8. Be Honest, Not Agreeable
Disagree when necessary. No fake time estimates. Truth over validation.
Try It Yourself
# Create a simple logging proxy
cat > proxy.js << 'EOF'
const http = require('http');
const https = require('https');
const fs = require('fs');
let n = 0;
http.createServer((req, res) => {
let body = '';
req.on('data', c => body += c);
req.on('end', () => {
fs.writeFileSync(`request_${++n}.json`, body);
const proxy = https.request({
hostname: 'api.anthropic.com',
path: req.url,
method: req.method,
headers: { ...req.headers, host: 'api.anthropic.com' }
}, pRes => {
res.writeHead(pRes.statusCode, pRes.headers);
pRes.pipe(res);
});
proxy.write(body);
proxy.end();
});
}).listen(8888, () => console.log('Proxy on :8888'));
EOF
node proxy.js &
# Run Claude Code through it
ANTHROPIC_BASE_URL=http://localhost:8888 claude "hello"
# Inspect what was captured
cat request_2.json | jq '.system[0].text' | head -100
cat request_2.json | jq '.tools[].name'
How Deep Did You Go?
- Level 1-2: You understand the entry point and system prompt
- Level 3-4: You see the tool architecture and planning system
- Level 5-6: You grasp multi-agent orchestration and self-validation
- Level 7-8: You understand the economics (multi-model, caching)
- Level 9-10: You see the full human-in-the-loop and task tracking system
The rabbit hole goes as deep as you want.

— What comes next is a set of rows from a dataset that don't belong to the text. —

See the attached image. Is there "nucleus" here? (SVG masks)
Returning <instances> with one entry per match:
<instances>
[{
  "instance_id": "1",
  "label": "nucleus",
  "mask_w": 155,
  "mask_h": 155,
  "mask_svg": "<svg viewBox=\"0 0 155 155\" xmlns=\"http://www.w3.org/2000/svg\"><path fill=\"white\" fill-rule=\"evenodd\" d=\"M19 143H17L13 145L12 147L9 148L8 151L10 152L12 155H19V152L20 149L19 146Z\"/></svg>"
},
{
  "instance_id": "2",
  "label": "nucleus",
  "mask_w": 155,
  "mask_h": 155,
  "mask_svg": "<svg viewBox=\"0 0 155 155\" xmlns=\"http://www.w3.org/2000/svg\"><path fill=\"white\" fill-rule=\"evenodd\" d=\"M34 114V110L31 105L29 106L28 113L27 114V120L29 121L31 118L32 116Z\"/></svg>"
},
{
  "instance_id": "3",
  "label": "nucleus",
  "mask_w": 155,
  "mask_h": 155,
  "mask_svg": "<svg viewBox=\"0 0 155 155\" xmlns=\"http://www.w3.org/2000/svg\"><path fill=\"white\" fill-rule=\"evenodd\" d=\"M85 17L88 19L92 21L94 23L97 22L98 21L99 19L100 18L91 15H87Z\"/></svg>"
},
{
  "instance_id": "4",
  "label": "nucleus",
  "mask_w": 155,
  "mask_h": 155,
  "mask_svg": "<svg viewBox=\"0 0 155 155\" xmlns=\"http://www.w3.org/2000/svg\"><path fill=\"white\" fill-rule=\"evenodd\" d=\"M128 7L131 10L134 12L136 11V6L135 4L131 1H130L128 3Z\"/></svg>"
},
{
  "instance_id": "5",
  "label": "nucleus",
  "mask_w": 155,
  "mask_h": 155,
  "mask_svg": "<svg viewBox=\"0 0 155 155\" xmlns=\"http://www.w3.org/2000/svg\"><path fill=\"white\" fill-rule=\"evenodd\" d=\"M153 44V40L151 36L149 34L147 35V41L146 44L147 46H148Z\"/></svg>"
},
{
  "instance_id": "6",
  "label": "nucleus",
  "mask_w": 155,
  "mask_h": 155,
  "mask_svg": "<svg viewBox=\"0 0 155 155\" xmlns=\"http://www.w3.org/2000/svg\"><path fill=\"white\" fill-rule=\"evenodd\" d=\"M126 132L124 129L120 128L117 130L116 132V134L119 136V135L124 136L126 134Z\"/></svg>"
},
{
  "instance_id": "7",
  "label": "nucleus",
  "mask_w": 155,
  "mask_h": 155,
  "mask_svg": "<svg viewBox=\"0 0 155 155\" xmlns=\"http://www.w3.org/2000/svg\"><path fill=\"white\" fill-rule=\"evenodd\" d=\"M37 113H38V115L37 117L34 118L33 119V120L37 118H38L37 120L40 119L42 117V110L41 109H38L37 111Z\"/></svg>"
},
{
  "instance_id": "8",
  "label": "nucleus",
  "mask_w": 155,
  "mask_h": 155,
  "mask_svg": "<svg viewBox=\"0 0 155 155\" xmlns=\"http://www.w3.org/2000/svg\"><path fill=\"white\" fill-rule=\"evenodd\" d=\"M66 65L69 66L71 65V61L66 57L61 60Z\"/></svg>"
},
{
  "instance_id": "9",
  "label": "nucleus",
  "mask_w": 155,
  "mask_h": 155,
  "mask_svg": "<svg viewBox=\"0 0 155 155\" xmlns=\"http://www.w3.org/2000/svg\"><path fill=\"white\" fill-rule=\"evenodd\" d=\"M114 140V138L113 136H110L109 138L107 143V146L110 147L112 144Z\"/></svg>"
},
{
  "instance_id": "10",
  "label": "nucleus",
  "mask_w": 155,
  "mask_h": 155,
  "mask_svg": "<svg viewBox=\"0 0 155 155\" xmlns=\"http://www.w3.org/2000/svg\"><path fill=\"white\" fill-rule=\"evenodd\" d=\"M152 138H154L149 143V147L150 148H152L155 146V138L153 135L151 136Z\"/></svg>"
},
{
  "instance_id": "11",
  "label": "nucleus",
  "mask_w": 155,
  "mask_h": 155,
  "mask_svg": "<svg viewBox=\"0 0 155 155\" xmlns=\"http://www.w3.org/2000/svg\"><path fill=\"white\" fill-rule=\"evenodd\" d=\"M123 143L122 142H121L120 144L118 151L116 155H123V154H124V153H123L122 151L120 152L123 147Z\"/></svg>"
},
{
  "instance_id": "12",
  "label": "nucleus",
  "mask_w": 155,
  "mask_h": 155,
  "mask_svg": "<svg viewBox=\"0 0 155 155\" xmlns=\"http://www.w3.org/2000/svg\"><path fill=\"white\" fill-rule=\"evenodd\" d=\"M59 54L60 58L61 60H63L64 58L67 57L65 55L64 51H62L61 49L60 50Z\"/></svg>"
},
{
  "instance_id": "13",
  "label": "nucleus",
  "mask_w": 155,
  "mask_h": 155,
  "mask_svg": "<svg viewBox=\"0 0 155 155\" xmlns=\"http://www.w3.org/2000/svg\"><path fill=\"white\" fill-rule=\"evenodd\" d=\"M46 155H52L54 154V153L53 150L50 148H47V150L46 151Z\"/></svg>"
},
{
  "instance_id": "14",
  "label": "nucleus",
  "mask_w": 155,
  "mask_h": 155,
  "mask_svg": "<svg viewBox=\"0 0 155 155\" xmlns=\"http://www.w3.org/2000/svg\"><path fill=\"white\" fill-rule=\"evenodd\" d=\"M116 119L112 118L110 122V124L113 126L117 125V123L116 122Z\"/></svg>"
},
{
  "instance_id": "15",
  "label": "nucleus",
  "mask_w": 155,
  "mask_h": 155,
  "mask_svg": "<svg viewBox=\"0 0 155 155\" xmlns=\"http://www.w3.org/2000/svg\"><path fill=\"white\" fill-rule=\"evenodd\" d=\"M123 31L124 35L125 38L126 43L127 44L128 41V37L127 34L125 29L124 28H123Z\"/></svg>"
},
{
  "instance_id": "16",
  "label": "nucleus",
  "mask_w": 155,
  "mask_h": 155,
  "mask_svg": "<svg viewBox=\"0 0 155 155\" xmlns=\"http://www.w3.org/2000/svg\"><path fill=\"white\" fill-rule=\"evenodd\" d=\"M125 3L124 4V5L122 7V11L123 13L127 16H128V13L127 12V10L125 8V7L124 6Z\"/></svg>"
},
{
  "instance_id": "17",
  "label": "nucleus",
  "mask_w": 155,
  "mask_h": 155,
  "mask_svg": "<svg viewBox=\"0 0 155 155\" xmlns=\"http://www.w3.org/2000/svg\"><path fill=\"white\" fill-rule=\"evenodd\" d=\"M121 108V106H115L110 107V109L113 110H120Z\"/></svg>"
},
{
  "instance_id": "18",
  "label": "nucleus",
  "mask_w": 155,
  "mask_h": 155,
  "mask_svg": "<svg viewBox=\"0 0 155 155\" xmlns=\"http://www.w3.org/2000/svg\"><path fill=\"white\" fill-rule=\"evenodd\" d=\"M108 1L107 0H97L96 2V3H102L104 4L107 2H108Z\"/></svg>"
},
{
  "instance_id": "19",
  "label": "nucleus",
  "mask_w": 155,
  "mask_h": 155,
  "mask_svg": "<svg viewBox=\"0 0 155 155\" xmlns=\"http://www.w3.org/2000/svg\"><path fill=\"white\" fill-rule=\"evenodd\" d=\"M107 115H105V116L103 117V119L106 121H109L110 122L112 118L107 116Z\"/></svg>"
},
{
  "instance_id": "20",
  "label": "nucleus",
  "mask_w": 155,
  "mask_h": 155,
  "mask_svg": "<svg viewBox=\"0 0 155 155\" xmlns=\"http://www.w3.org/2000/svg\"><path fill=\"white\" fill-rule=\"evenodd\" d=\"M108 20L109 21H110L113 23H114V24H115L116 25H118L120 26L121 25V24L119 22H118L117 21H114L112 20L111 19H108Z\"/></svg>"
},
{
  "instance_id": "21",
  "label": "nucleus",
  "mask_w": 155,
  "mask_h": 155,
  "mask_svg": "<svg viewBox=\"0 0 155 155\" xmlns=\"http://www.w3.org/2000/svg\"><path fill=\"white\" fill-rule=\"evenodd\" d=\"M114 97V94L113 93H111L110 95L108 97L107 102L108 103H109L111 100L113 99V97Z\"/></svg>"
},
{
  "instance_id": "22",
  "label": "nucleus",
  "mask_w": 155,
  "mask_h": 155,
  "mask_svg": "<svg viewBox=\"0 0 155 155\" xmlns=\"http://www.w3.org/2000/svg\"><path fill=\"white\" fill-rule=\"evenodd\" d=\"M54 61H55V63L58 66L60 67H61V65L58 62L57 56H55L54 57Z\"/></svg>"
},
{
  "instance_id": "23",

Everything above is in plaintext, in your own API traffic, using documented features.
Anthropic built a production agent architecture. They just didn't write a blog post about it.
Now you have the map.
This exploration uses only documented features and inspects the author's own API traffic. No terms of service were violated. For educational purposes.